Friday, August 21, 2020

Detachment a must to attain the goal of love

To attain this unattachment is almost a life-work, but as soon as we have reached this point, we have attained the goal of love and become free; the bondage of nature falls from us, and we see nature as she is; she forges no more chains for us; we stand entirely free and take not the results of work into consideration; who then cares for what the results may be?

Do you ask anything from your children in return for what you have given them? It is your duty to work for them, and there the matter ends. In whatever you do for a particular person, a city, or a state, assume the same attitude towards it as you have towards your children — expect nothing in return. If you can invariably take the position of a giver, in which everything given by you is a free offering to the world, without any thought of return, then will your work bring you no attachment. Attachment comes only where we expect a return. (I, 59)

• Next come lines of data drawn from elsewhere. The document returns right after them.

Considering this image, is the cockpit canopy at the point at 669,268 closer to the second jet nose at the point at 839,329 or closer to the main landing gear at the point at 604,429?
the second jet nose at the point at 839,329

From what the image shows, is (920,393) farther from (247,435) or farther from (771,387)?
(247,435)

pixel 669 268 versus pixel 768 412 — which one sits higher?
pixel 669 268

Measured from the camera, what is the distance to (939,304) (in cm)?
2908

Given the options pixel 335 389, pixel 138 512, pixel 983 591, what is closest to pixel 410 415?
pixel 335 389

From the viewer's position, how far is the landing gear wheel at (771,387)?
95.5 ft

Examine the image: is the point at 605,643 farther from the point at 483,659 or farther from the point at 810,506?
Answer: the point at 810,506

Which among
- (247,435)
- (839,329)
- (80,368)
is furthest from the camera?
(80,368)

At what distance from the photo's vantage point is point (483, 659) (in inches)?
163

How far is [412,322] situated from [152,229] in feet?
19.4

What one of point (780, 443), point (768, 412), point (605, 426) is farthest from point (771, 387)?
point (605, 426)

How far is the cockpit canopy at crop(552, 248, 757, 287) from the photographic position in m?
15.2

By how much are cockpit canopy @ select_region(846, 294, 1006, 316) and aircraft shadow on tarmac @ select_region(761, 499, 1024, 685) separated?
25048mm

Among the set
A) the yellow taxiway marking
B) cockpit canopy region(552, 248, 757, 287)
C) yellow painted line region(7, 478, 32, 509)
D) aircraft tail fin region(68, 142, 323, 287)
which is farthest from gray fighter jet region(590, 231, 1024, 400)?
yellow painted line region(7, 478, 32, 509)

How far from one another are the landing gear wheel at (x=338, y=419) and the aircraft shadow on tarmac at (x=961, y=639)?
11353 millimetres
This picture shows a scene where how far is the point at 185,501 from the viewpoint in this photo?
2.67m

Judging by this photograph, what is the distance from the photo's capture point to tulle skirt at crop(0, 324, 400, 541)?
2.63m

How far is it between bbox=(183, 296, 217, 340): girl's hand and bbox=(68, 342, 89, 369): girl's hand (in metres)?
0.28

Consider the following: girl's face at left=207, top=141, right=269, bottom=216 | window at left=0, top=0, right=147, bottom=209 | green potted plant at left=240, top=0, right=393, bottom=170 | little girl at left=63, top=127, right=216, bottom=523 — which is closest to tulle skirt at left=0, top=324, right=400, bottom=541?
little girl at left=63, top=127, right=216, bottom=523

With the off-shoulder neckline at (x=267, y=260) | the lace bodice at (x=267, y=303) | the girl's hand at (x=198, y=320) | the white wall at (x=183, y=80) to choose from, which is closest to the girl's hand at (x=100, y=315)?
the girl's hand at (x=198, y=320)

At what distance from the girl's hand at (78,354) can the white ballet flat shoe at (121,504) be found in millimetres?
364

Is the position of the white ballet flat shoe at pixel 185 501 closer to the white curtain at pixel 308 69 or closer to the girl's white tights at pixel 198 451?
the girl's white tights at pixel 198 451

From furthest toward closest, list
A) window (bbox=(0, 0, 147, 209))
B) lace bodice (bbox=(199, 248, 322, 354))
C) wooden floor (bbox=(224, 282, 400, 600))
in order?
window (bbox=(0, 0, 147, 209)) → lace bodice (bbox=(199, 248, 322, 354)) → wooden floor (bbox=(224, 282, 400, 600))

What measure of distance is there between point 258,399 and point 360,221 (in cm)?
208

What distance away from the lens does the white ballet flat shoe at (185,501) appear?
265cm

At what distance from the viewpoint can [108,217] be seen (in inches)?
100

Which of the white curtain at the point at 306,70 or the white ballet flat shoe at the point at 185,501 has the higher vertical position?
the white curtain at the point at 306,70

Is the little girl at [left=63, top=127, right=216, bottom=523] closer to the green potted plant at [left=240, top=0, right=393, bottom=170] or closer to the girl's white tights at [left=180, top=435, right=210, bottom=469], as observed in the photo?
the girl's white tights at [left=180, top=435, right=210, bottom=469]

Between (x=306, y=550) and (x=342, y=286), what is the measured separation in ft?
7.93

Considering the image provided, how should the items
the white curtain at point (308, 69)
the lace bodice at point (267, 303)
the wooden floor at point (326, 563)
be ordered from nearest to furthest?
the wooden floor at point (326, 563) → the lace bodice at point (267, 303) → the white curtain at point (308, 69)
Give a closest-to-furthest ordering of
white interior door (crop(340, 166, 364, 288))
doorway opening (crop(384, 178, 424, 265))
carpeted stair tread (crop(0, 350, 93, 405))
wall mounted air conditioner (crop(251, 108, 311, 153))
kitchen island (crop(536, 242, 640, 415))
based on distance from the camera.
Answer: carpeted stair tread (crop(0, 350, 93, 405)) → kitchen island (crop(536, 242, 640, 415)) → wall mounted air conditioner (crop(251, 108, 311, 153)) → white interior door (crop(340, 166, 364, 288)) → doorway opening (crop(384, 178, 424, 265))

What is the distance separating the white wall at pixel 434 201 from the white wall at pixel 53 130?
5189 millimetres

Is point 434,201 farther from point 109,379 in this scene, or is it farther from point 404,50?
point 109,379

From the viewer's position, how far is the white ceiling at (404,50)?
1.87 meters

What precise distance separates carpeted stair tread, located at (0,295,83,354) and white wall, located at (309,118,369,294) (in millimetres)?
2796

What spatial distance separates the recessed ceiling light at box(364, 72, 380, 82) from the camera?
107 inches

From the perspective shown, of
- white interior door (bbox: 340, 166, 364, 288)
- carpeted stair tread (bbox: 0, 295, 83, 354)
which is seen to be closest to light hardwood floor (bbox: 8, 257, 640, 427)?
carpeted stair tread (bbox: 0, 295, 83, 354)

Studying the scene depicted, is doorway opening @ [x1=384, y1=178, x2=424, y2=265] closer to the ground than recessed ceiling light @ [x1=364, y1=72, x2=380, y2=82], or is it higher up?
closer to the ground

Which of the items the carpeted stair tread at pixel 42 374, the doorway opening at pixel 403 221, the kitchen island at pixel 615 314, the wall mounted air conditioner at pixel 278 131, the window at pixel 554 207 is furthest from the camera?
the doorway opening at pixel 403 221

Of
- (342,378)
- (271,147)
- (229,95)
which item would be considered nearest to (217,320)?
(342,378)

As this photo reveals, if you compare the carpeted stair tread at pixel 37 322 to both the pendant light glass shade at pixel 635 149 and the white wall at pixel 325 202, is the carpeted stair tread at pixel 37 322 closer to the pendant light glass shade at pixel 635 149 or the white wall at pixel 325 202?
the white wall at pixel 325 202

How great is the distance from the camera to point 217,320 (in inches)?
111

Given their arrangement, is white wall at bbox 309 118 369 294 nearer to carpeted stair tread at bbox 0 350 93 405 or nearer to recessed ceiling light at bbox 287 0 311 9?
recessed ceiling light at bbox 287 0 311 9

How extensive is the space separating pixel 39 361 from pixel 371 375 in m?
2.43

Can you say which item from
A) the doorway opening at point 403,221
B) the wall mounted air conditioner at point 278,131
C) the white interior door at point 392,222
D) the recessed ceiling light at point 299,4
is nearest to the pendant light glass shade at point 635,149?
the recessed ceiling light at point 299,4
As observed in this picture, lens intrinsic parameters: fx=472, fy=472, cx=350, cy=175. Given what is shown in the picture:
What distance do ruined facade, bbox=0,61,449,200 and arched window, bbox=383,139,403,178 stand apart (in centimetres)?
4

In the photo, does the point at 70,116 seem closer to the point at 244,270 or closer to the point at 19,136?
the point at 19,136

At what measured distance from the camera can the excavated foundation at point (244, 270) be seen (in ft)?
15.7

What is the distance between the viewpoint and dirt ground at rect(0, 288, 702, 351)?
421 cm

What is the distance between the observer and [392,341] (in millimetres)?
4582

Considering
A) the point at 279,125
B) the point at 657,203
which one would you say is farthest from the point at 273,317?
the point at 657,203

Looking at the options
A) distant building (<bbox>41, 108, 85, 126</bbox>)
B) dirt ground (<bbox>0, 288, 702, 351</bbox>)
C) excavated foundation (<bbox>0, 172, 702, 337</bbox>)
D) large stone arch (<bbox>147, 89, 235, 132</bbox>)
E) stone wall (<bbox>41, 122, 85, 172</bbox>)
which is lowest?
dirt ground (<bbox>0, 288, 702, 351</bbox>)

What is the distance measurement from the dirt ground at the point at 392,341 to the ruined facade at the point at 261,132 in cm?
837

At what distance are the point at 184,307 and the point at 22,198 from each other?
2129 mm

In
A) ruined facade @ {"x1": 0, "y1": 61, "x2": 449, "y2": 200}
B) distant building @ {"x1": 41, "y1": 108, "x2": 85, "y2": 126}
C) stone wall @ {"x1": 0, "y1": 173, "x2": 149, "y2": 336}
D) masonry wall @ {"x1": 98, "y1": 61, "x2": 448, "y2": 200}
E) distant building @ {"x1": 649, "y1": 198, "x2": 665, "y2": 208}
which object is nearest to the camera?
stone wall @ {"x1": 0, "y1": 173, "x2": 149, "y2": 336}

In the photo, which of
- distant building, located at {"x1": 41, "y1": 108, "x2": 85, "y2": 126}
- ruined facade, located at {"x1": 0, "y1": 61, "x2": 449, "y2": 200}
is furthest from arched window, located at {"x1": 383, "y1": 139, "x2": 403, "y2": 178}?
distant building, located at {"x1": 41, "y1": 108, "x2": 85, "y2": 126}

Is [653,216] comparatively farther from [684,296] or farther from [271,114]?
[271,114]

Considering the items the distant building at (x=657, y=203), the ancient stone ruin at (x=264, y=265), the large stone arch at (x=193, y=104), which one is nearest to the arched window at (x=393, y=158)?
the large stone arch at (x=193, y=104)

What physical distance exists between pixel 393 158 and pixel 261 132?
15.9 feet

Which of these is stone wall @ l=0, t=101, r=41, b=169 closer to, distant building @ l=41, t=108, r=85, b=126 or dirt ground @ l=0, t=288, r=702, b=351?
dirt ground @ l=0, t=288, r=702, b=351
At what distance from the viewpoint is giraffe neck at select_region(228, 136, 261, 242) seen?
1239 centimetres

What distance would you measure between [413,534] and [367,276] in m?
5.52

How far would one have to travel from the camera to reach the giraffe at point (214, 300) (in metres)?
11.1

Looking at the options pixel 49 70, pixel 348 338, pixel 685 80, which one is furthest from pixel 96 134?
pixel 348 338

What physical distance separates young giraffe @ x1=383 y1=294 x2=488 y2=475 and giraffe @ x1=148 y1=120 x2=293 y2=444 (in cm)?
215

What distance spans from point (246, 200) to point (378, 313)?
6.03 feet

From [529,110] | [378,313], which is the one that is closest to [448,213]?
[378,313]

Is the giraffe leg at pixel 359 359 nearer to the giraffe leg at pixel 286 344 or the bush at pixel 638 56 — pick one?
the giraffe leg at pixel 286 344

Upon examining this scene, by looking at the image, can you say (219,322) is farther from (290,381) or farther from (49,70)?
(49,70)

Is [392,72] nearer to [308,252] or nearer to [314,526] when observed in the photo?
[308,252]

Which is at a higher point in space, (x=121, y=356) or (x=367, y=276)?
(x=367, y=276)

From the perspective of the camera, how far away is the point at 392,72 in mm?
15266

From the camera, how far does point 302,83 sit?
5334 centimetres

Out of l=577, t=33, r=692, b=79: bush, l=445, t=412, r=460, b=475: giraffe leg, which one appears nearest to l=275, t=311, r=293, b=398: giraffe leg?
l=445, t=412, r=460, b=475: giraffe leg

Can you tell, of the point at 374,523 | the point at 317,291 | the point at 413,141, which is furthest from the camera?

What binds us to work is our desire for the fruits of our actions. Anasakti yoga or yoga of detachment trains the mind to rid of this desire for result. Once it is removed, we learn to work for work’s sake and execute our work like a master and not as a slave. “In the world we find two things that affect the conduct of men; might and mercy. The exercise of might is invariably the exercise of selfishness ……. Mercy is heaven itself; to be good, we have all to be merciful,  even justice and right should stand on mercy.” These words of Swamiji must ring  in our ears as we go on working for oneself and others.